Exercise prompt: The full listing, returned exactly and free of pictures, is the expected answer.

Data excerpt:
····················

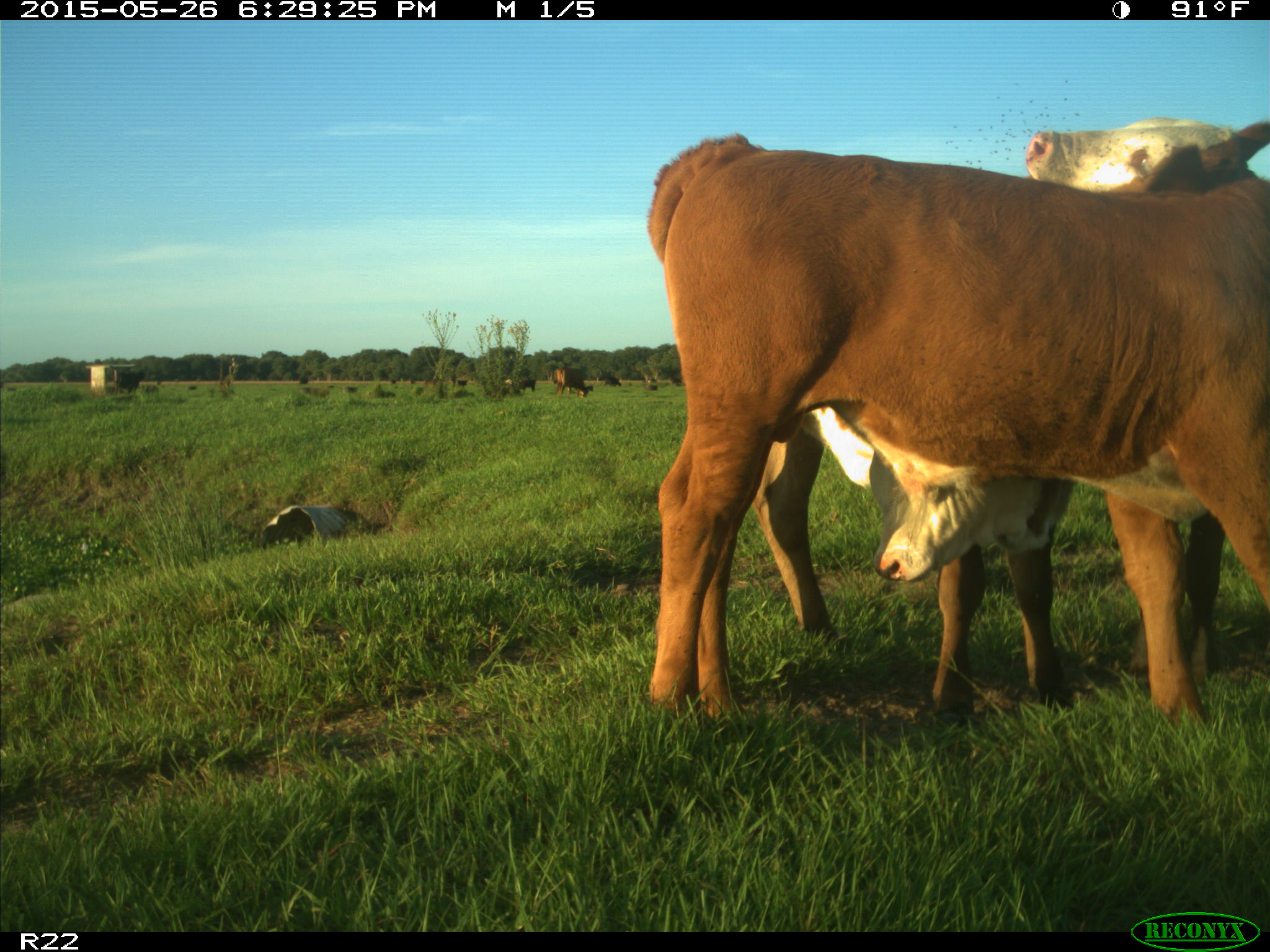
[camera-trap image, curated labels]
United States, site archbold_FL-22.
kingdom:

····················

Output for this task:
[camera-trap image, curated labels]
United States, site archbold_FL-22.
kingdom:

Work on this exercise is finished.